* [How to complete this task]: Without the images, write out all of the following entries exactly.

* [Input data]:
####

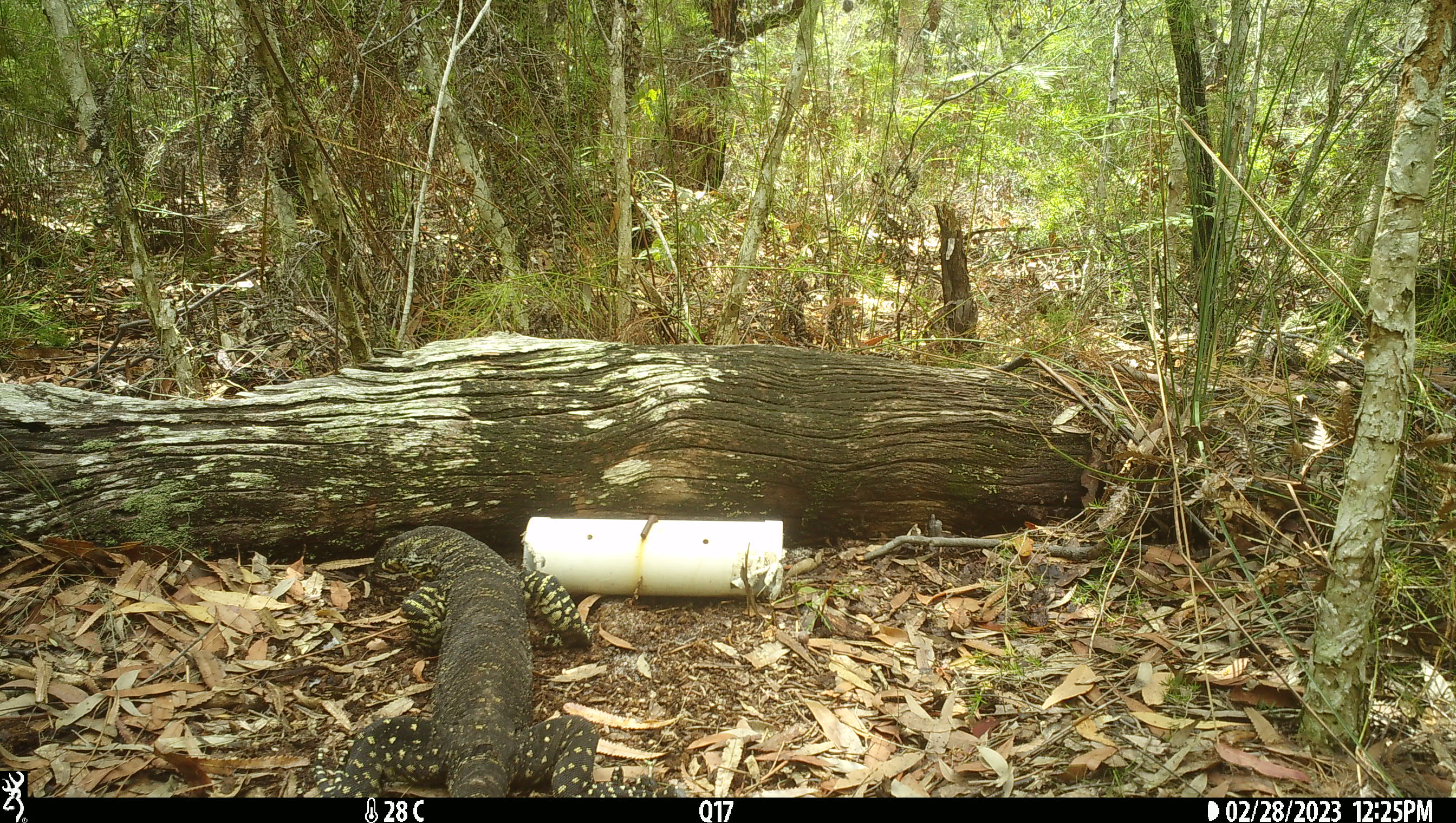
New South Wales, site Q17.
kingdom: Animalia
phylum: Chordata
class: Reptilia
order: Squamata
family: Varanidae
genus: Varanus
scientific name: Varanus varius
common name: lace monitor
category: goanna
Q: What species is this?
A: Goanna (lace monitor) (Varanus varius).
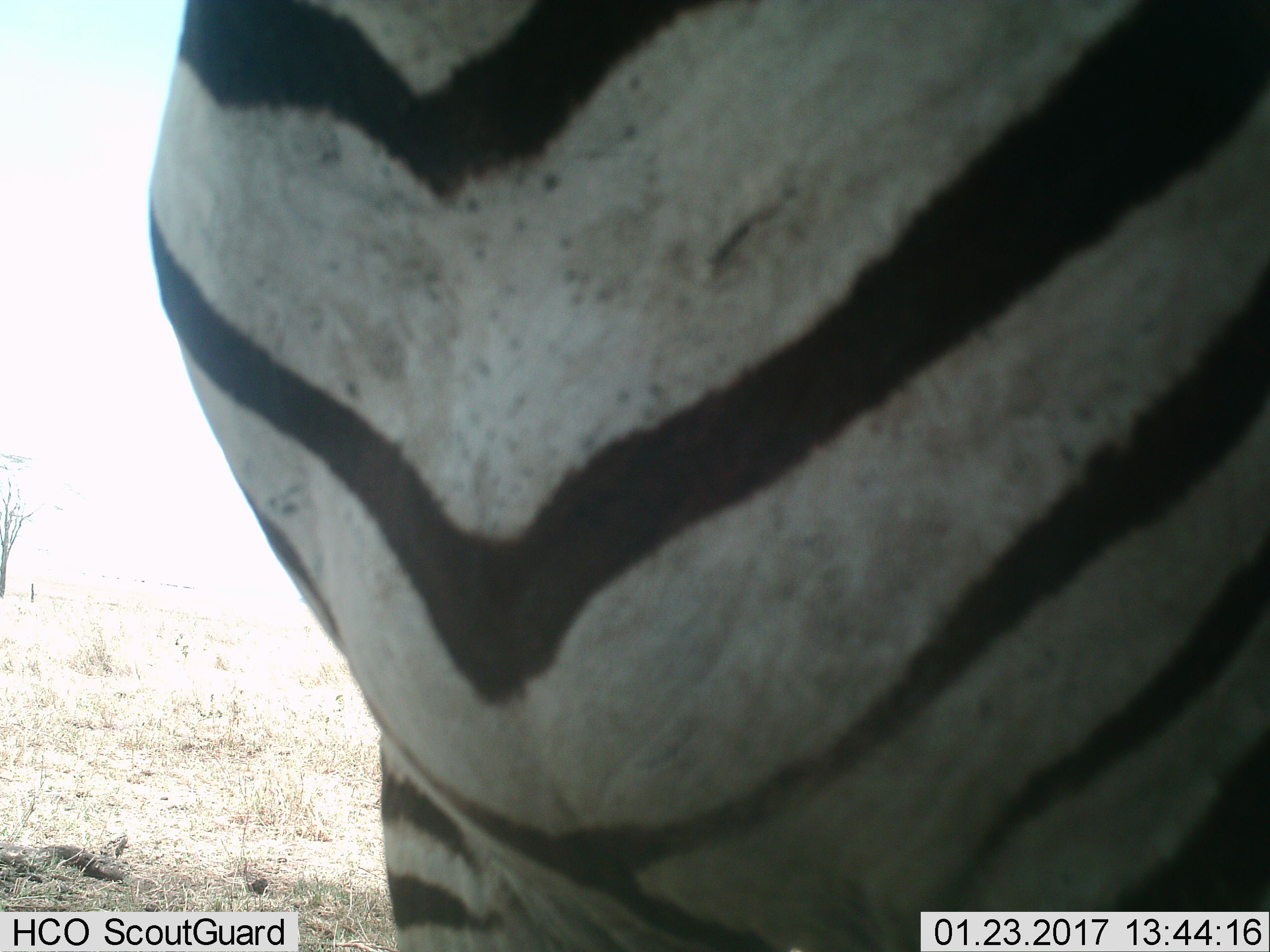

####

* [Solved problem]:
New South Wales, site Q17.
kingdom: Animalia
phylum: Chordata
class: Reptilia
order: Squamata
family: Varanidae
genus: Varanus
scientific name: Varanus varius
common name: lace monitor
category: goanna
Q: What species is this?
A: Goanna (lace monitor) (Varanus varius).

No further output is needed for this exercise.